══ Extract ══

3) How much CPU oversubscription is there at the physical host level? Your VM may be fighting for CPU time with other VMs on the same physical host. With MI, you only have access to the SQL Server instance. As far as I know, there really isn’t a way to tell if your query runtime is getting penalized due to activity by some other VM. I’ve seen query performance degrade on MI instances with nothing else going on. The only way that I know to explain it is some kind of oversubscription at the host level. Note that Microsoft only offers compute isolation for standard-series VMs at 40+ vCores and for premium-series VMs at 64+ vCores.

You might be wondering why I’m writing all of this in a blog post about query performance testing. The reason is simple: CPU time at the individual query level may be a significantly less consistent performance metric on Managed Instances compared to what you’re used to. As an example from this round of testing, the same query used both 1289 ms of CPU and 1929 ms of CPU under conditions that appeared to be identical. Both hyperthreading and VM oversubscription can contribute to “inflated” CPU times. You might be getting time on one of the processor’s logical cores but that time is shared with whatever else may be running on the other logical core. And who even knows what HyperV is doing in terms of scheduling?

With that said, I did not observe the wild variances in CPU time on the premium-series VM. I suspect that this is a property of the public preview nature of the VM. Still, I ran all queries five times each and averaged the results to mitigate the CPU variance problem. When query tuning on Managed Instances in the real world, do note that if your rewrite reduces CPU time by 20%, you may have not accomplished anything. You’ll need to test performance many times or evaluate performance in a different way, perhaps by examining the query plan shape or (gasp!) looking at logical reads.

While Loop Test

The first test that I did was the simple WHILE loop described here. Managed Instances have significant observer overhead for this code compared to a vanilla SQL Server install. Perhaps it has something to do with all of the extended event sessions mentioned in the MI error log. It could be said that testing this T-SQL is really just benchmarking that observer overhead. However, it’s still CPU work, so why not do it?

The premium-series VM took an average of 663 CPU ms compared to 1043 CPU ms for the standard VMs.

Cross Join Test

For the next test case, I wanted to reduce the observer overhead but still execute a CPU-bound query with a minimum of time lost to waits. I decided on the following query which calculates 6.5 million checksums:

SELECT MIN(CHECKSUM(CAST(t1.number AS BIGint) + CAST(t2.number AS BIGint)))

═══

◆ Problem 1
From the Managed Instance performance excerpt, extract everything from "You might be wondering" down to "terms of scheduling?".
◆ Problem 2
Write what comes next in the Managed Instance performance excerpt, picking up after its final line.

══ Raw data ══

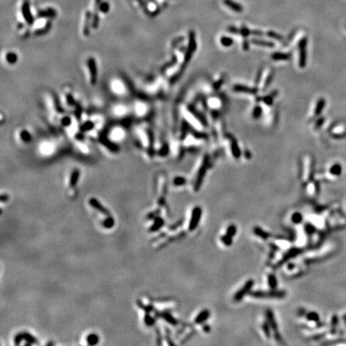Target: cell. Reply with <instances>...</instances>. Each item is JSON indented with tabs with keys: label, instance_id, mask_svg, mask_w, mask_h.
<instances>
[{
	"label": "cell",
	"instance_id": "obj_24",
	"mask_svg": "<svg viewBox=\"0 0 346 346\" xmlns=\"http://www.w3.org/2000/svg\"><path fill=\"white\" fill-rule=\"evenodd\" d=\"M273 59L274 60H287L289 59L290 55L286 53H281V52H277L272 55Z\"/></svg>",
	"mask_w": 346,
	"mask_h": 346
},
{
	"label": "cell",
	"instance_id": "obj_18",
	"mask_svg": "<svg viewBox=\"0 0 346 346\" xmlns=\"http://www.w3.org/2000/svg\"><path fill=\"white\" fill-rule=\"evenodd\" d=\"M99 341V337L96 333H91L87 337V342L90 345H95L97 344Z\"/></svg>",
	"mask_w": 346,
	"mask_h": 346
},
{
	"label": "cell",
	"instance_id": "obj_3",
	"mask_svg": "<svg viewBox=\"0 0 346 346\" xmlns=\"http://www.w3.org/2000/svg\"><path fill=\"white\" fill-rule=\"evenodd\" d=\"M202 216V209L200 207H195L192 211V216L189 220L188 229L189 231H194L200 224V219Z\"/></svg>",
	"mask_w": 346,
	"mask_h": 346
},
{
	"label": "cell",
	"instance_id": "obj_38",
	"mask_svg": "<svg viewBox=\"0 0 346 346\" xmlns=\"http://www.w3.org/2000/svg\"><path fill=\"white\" fill-rule=\"evenodd\" d=\"M263 100H264V101L265 102V103H267V104L271 105L272 103H273V97H272V96H266V97H264V99H263Z\"/></svg>",
	"mask_w": 346,
	"mask_h": 346
},
{
	"label": "cell",
	"instance_id": "obj_8",
	"mask_svg": "<svg viewBox=\"0 0 346 346\" xmlns=\"http://www.w3.org/2000/svg\"><path fill=\"white\" fill-rule=\"evenodd\" d=\"M89 204H91V206H92V208H94L95 209L99 211V212H101V213L104 214V215L106 216L110 215V212H109L108 210H107L106 208H104V207L100 204V202H99L97 199L91 198L90 200H89Z\"/></svg>",
	"mask_w": 346,
	"mask_h": 346
},
{
	"label": "cell",
	"instance_id": "obj_41",
	"mask_svg": "<svg viewBox=\"0 0 346 346\" xmlns=\"http://www.w3.org/2000/svg\"><path fill=\"white\" fill-rule=\"evenodd\" d=\"M7 195H2V197H1V201L2 202H4V201H7Z\"/></svg>",
	"mask_w": 346,
	"mask_h": 346
},
{
	"label": "cell",
	"instance_id": "obj_9",
	"mask_svg": "<svg viewBox=\"0 0 346 346\" xmlns=\"http://www.w3.org/2000/svg\"><path fill=\"white\" fill-rule=\"evenodd\" d=\"M210 316V312L208 309H204L195 317L194 323L197 325H201L208 320Z\"/></svg>",
	"mask_w": 346,
	"mask_h": 346
},
{
	"label": "cell",
	"instance_id": "obj_25",
	"mask_svg": "<svg viewBox=\"0 0 346 346\" xmlns=\"http://www.w3.org/2000/svg\"><path fill=\"white\" fill-rule=\"evenodd\" d=\"M291 220H292V222L293 223V224H295V225H299V224H301V223L302 222V220H303V216H302L301 213L296 211V212H294V213L292 214V217H291Z\"/></svg>",
	"mask_w": 346,
	"mask_h": 346
},
{
	"label": "cell",
	"instance_id": "obj_33",
	"mask_svg": "<svg viewBox=\"0 0 346 346\" xmlns=\"http://www.w3.org/2000/svg\"><path fill=\"white\" fill-rule=\"evenodd\" d=\"M324 106H325V100L322 99H320V100L318 101L317 104H316V111H315V115H316V116H317V115H319L320 112H321Z\"/></svg>",
	"mask_w": 346,
	"mask_h": 346
},
{
	"label": "cell",
	"instance_id": "obj_16",
	"mask_svg": "<svg viewBox=\"0 0 346 346\" xmlns=\"http://www.w3.org/2000/svg\"><path fill=\"white\" fill-rule=\"evenodd\" d=\"M230 140L232 141V155H233L234 157L236 158V159H238V158H239V156H240V150H239V147H238V144H237V143H236V141L235 140H234V139L232 138V136H231Z\"/></svg>",
	"mask_w": 346,
	"mask_h": 346
},
{
	"label": "cell",
	"instance_id": "obj_23",
	"mask_svg": "<svg viewBox=\"0 0 346 346\" xmlns=\"http://www.w3.org/2000/svg\"><path fill=\"white\" fill-rule=\"evenodd\" d=\"M22 336H23V340H26V342H27L26 344H36V343H37V340H36V337H33L29 333H22Z\"/></svg>",
	"mask_w": 346,
	"mask_h": 346
},
{
	"label": "cell",
	"instance_id": "obj_7",
	"mask_svg": "<svg viewBox=\"0 0 346 346\" xmlns=\"http://www.w3.org/2000/svg\"><path fill=\"white\" fill-rule=\"evenodd\" d=\"M196 47H197V43H196V40H195V33L194 31H190V34H189L188 51H187V54L185 55L186 62H187L190 59L192 54H193L194 51L196 50Z\"/></svg>",
	"mask_w": 346,
	"mask_h": 346
},
{
	"label": "cell",
	"instance_id": "obj_26",
	"mask_svg": "<svg viewBox=\"0 0 346 346\" xmlns=\"http://www.w3.org/2000/svg\"><path fill=\"white\" fill-rule=\"evenodd\" d=\"M236 231H237V229H236V225H228V227L227 228L226 233H225V234H226L227 236L233 238L234 236H236Z\"/></svg>",
	"mask_w": 346,
	"mask_h": 346
},
{
	"label": "cell",
	"instance_id": "obj_27",
	"mask_svg": "<svg viewBox=\"0 0 346 346\" xmlns=\"http://www.w3.org/2000/svg\"><path fill=\"white\" fill-rule=\"evenodd\" d=\"M115 225V220L111 216L107 217L103 221V226L105 228H111Z\"/></svg>",
	"mask_w": 346,
	"mask_h": 346
},
{
	"label": "cell",
	"instance_id": "obj_36",
	"mask_svg": "<svg viewBox=\"0 0 346 346\" xmlns=\"http://www.w3.org/2000/svg\"><path fill=\"white\" fill-rule=\"evenodd\" d=\"M261 113H262L261 108H260V107H255L254 111H253V117H254L255 119L259 118V117L261 116Z\"/></svg>",
	"mask_w": 346,
	"mask_h": 346
},
{
	"label": "cell",
	"instance_id": "obj_19",
	"mask_svg": "<svg viewBox=\"0 0 346 346\" xmlns=\"http://www.w3.org/2000/svg\"><path fill=\"white\" fill-rule=\"evenodd\" d=\"M267 280H268V286L272 288V289H275L277 288V279L275 277V275L273 274H268L267 276Z\"/></svg>",
	"mask_w": 346,
	"mask_h": 346
},
{
	"label": "cell",
	"instance_id": "obj_6",
	"mask_svg": "<svg viewBox=\"0 0 346 346\" xmlns=\"http://www.w3.org/2000/svg\"><path fill=\"white\" fill-rule=\"evenodd\" d=\"M306 38L302 39L299 43V65L301 68H305V64H306Z\"/></svg>",
	"mask_w": 346,
	"mask_h": 346
},
{
	"label": "cell",
	"instance_id": "obj_31",
	"mask_svg": "<svg viewBox=\"0 0 346 346\" xmlns=\"http://www.w3.org/2000/svg\"><path fill=\"white\" fill-rule=\"evenodd\" d=\"M220 43L221 44H222L223 46H225V47H229V46L232 45L233 41H232V40L231 39V38L226 37V36H223V37H221L220 39Z\"/></svg>",
	"mask_w": 346,
	"mask_h": 346
},
{
	"label": "cell",
	"instance_id": "obj_10",
	"mask_svg": "<svg viewBox=\"0 0 346 346\" xmlns=\"http://www.w3.org/2000/svg\"><path fill=\"white\" fill-rule=\"evenodd\" d=\"M22 12L24 17L25 20L28 23H31L33 22V17H31V15L30 14V10H29V3L27 1H24L23 4L22 5Z\"/></svg>",
	"mask_w": 346,
	"mask_h": 346
},
{
	"label": "cell",
	"instance_id": "obj_30",
	"mask_svg": "<svg viewBox=\"0 0 346 346\" xmlns=\"http://www.w3.org/2000/svg\"><path fill=\"white\" fill-rule=\"evenodd\" d=\"M306 319L309 321H317L319 320V316L316 312H310L306 314Z\"/></svg>",
	"mask_w": 346,
	"mask_h": 346
},
{
	"label": "cell",
	"instance_id": "obj_20",
	"mask_svg": "<svg viewBox=\"0 0 346 346\" xmlns=\"http://www.w3.org/2000/svg\"><path fill=\"white\" fill-rule=\"evenodd\" d=\"M252 43L255 45L257 46H261V47H274V43L272 42L265 41V40H253Z\"/></svg>",
	"mask_w": 346,
	"mask_h": 346
},
{
	"label": "cell",
	"instance_id": "obj_14",
	"mask_svg": "<svg viewBox=\"0 0 346 346\" xmlns=\"http://www.w3.org/2000/svg\"><path fill=\"white\" fill-rule=\"evenodd\" d=\"M234 91L238 92H244V93L249 94H255L256 93V90L255 88H249L247 86H243V85H236L234 87Z\"/></svg>",
	"mask_w": 346,
	"mask_h": 346
},
{
	"label": "cell",
	"instance_id": "obj_22",
	"mask_svg": "<svg viewBox=\"0 0 346 346\" xmlns=\"http://www.w3.org/2000/svg\"><path fill=\"white\" fill-rule=\"evenodd\" d=\"M79 177V172L78 170H75L72 173L71 176L70 177V186L71 187H75V184L78 183Z\"/></svg>",
	"mask_w": 346,
	"mask_h": 346
},
{
	"label": "cell",
	"instance_id": "obj_39",
	"mask_svg": "<svg viewBox=\"0 0 346 346\" xmlns=\"http://www.w3.org/2000/svg\"><path fill=\"white\" fill-rule=\"evenodd\" d=\"M210 105H211V107H218V106H219V101H218L216 99H212L211 101H210Z\"/></svg>",
	"mask_w": 346,
	"mask_h": 346
},
{
	"label": "cell",
	"instance_id": "obj_13",
	"mask_svg": "<svg viewBox=\"0 0 346 346\" xmlns=\"http://www.w3.org/2000/svg\"><path fill=\"white\" fill-rule=\"evenodd\" d=\"M253 232H254V234L256 235V236H258L259 238H261V239H264V240L268 239L270 236V234L268 233V232H265L264 229H262L261 228H260V227L258 226H256L254 228H253Z\"/></svg>",
	"mask_w": 346,
	"mask_h": 346
},
{
	"label": "cell",
	"instance_id": "obj_4",
	"mask_svg": "<svg viewBox=\"0 0 346 346\" xmlns=\"http://www.w3.org/2000/svg\"><path fill=\"white\" fill-rule=\"evenodd\" d=\"M208 156H206V157H204V161H203V164L202 165H201V167H200V168L199 169L198 174H197V179H196V182H195V185H194L195 191H198L199 189L200 188V186H201V184H202L203 180H204V177L206 174V171H207V168H208Z\"/></svg>",
	"mask_w": 346,
	"mask_h": 346
},
{
	"label": "cell",
	"instance_id": "obj_35",
	"mask_svg": "<svg viewBox=\"0 0 346 346\" xmlns=\"http://www.w3.org/2000/svg\"><path fill=\"white\" fill-rule=\"evenodd\" d=\"M267 35L269 37L273 38V39H274V40H278V41H281V40H283V37L282 36H281L280 35L277 34L276 32H273V31H268L267 33Z\"/></svg>",
	"mask_w": 346,
	"mask_h": 346
},
{
	"label": "cell",
	"instance_id": "obj_21",
	"mask_svg": "<svg viewBox=\"0 0 346 346\" xmlns=\"http://www.w3.org/2000/svg\"><path fill=\"white\" fill-rule=\"evenodd\" d=\"M261 329H262V331H263V333H264V336H265L267 338H270V337H271V327H270L269 325V323H268V320H266L265 322H264V323L262 324L261 325Z\"/></svg>",
	"mask_w": 346,
	"mask_h": 346
},
{
	"label": "cell",
	"instance_id": "obj_2",
	"mask_svg": "<svg viewBox=\"0 0 346 346\" xmlns=\"http://www.w3.org/2000/svg\"><path fill=\"white\" fill-rule=\"evenodd\" d=\"M253 285H254V281L252 280V279L248 280L243 286L240 288V289L238 290L237 292L234 294L233 296L234 301H236V302H239V301H241V300L244 297V296L246 295V294L250 293L251 290H252V288L253 287Z\"/></svg>",
	"mask_w": 346,
	"mask_h": 346
},
{
	"label": "cell",
	"instance_id": "obj_17",
	"mask_svg": "<svg viewBox=\"0 0 346 346\" xmlns=\"http://www.w3.org/2000/svg\"><path fill=\"white\" fill-rule=\"evenodd\" d=\"M111 139L114 140H121L124 136V132L123 129H120V127H116V129H114L111 133Z\"/></svg>",
	"mask_w": 346,
	"mask_h": 346
},
{
	"label": "cell",
	"instance_id": "obj_34",
	"mask_svg": "<svg viewBox=\"0 0 346 346\" xmlns=\"http://www.w3.org/2000/svg\"><path fill=\"white\" fill-rule=\"evenodd\" d=\"M144 322H145V324H146L147 325L151 326L153 324H155V320H154L152 316H150L149 313L148 312V313L145 314V316H144Z\"/></svg>",
	"mask_w": 346,
	"mask_h": 346
},
{
	"label": "cell",
	"instance_id": "obj_12",
	"mask_svg": "<svg viewBox=\"0 0 346 346\" xmlns=\"http://www.w3.org/2000/svg\"><path fill=\"white\" fill-rule=\"evenodd\" d=\"M164 220L161 217H155L153 224H152V225L149 229L150 232H157L158 230H159L164 226Z\"/></svg>",
	"mask_w": 346,
	"mask_h": 346
},
{
	"label": "cell",
	"instance_id": "obj_40",
	"mask_svg": "<svg viewBox=\"0 0 346 346\" xmlns=\"http://www.w3.org/2000/svg\"><path fill=\"white\" fill-rule=\"evenodd\" d=\"M203 329H204V331L205 332V333H208V332L210 331V327L208 325H204V327H203Z\"/></svg>",
	"mask_w": 346,
	"mask_h": 346
},
{
	"label": "cell",
	"instance_id": "obj_5",
	"mask_svg": "<svg viewBox=\"0 0 346 346\" xmlns=\"http://www.w3.org/2000/svg\"><path fill=\"white\" fill-rule=\"evenodd\" d=\"M266 316H267V320L268 321L270 327H271L272 332H273L274 336H275L276 340H277L279 343H282L283 341L282 338H281V335H280V333H279L278 328H277V324L275 320V317H274V315H273V312H272L271 310H267V312H266Z\"/></svg>",
	"mask_w": 346,
	"mask_h": 346
},
{
	"label": "cell",
	"instance_id": "obj_37",
	"mask_svg": "<svg viewBox=\"0 0 346 346\" xmlns=\"http://www.w3.org/2000/svg\"><path fill=\"white\" fill-rule=\"evenodd\" d=\"M108 10H109V6L107 2H103V3L100 5V7H99V11H100V12H103V13H106V12H108Z\"/></svg>",
	"mask_w": 346,
	"mask_h": 346
},
{
	"label": "cell",
	"instance_id": "obj_29",
	"mask_svg": "<svg viewBox=\"0 0 346 346\" xmlns=\"http://www.w3.org/2000/svg\"><path fill=\"white\" fill-rule=\"evenodd\" d=\"M186 180L184 179L183 177H181V176H177V177H176L174 179V180H173V184H174L175 186H176V187H179V186H183L186 183Z\"/></svg>",
	"mask_w": 346,
	"mask_h": 346
},
{
	"label": "cell",
	"instance_id": "obj_1",
	"mask_svg": "<svg viewBox=\"0 0 346 346\" xmlns=\"http://www.w3.org/2000/svg\"><path fill=\"white\" fill-rule=\"evenodd\" d=\"M252 296L255 298H277L281 299L286 296V292L281 290H274L272 291H255L250 292Z\"/></svg>",
	"mask_w": 346,
	"mask_h": 346
},
{
	"label": "cell",
	"instance_id": "obj_11",
	"mask_svg": "<svg viewBox=\"0 0 346 346\" xmlns=\"http://www.w3.org/2000/svg\"><path fill=\"white\" fill-rule=\"evenodd\" d=\"M224 4H225L228 8H230L233 12H241L243 11V7L238 2H234L232 0H224L223 1Z\"/></svg>",
	"mask_w": 346,
	"mask_h": 346
},
{
	"label": "cell",
	"instance_id": "obj_15",
	"mask_svg": "<svg viewBox=\"0 0 346 346\" xmlns=\"http://www.w3.org/2000/svg\"><path fill=\"white\" fill-rule=\"evenodd\" d=\"M272 77H273V73L271 71H266L265 74L263 76V79H262V83H261V88L262 89H265L268 84L271 82Z\"/></svg>",
	"mask_w": 346,
	"mask_h": 346
},
{
	"label": "cell",
	"instance_id": "obj_32",
	"mask_svg": "<svg viewBox=\"0 0 346 346\" xmlns=\"http://www.w3.org/2000/svg\"><path fill=\"white\" fill-rule=\"evenodd\" d=\"M164 318L166 320V321H168L169 324H171V325H176V324H177V320H176V319L172 316V315L169 314V313H164Z\"/></svg>",
	"mask_w": 346,
	"mask_h": 346
},
{
	"label": "cell",
	"instance_id": "obj_28",
	"mask_svg": "<svg viewBox=\"0 0 346 346\" xmlns=\"http://www.w3.org/2000/svg\"><path fill=\"white\" fill-rule=\"evenodd\" d=\"M220 240L221 242L225 245V246H227V247L231 246L232 244V238L230 237V236H227L226 234H225V235H222V236H220Z\"/></svg>",
	"mask_w": 346,
	"mask_h": 346
}]
</instances>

═══

◆ Final result 1
You might be wondering why I’m writing all of this in a blog post about query performance testing. The reason is simple: CPU time at the individual query level may be a significantly less consistent performance metric on Managed Instances compared to what you’re used to. As an example from this round of testing, the same query used both 1289 ms of CPU and 1929 ms of CPU under conditions that appeared to be identical. Both hyperthreading and VM oversubscription can contribute to “inflated” CPU times. You might be getting time on one of the processor’s logical cores but that time is shared with whatever else may be running on the other logical core. And who even knows what HyperV is doing in terms of scheduling?

◆ Final result 2
FROM master..spt_values t1
CROSS JOIN master..spt_values t2
OPTION (MAXDOP 1, NO_PERFORMANCE_SPOOL);

The query plan isn’t very exciting:

a52 query plan

The premium-series VM took an average of 1277 CPU ms compared to 1876 CPU ms for the standard VMs.

Batch Mode Test

I also wanted to run a query that does some batch mode work without spilling to tempdb. I don’t know if it applies here, but in some cases, CPUs with newer instruction sets can get better performance with batch mode operations. First I created a simple CCI:

CREATE TABLE dbo.BatchModeTest (
ID1 BIGINT NOT NULL,
ID2 BIGINT NOT NULL,
ID3 BIGINT NOT NULL,
STRING VARCHAR(100),
INDEX CCI CLUSTERED COLUMNSTORE
);

INSERT INTO dbo.BatchModeTest WITH (TABLOCK)
SELECT q.RN, q.RN, q.RN, REPLICATE('Z', 100)
FROM
(
    SELECT ROW_NUMBER() OVER (ORDER BY (SELECT NULL)) RN
    FROM master..spt_values t1
    CROSS JOIN master..spt_values t2
) q
OPTION (MAXDOP 1);

I then tested the performance of the following query:

SELECT COUNT_BIG(DISTINCT ID1)
FROM BatchModeTest
OPTION (MAXDOP 1);

The premium-series VM took an average of 724 CPU ms compared to 1162 CPU ms for the standard VMs.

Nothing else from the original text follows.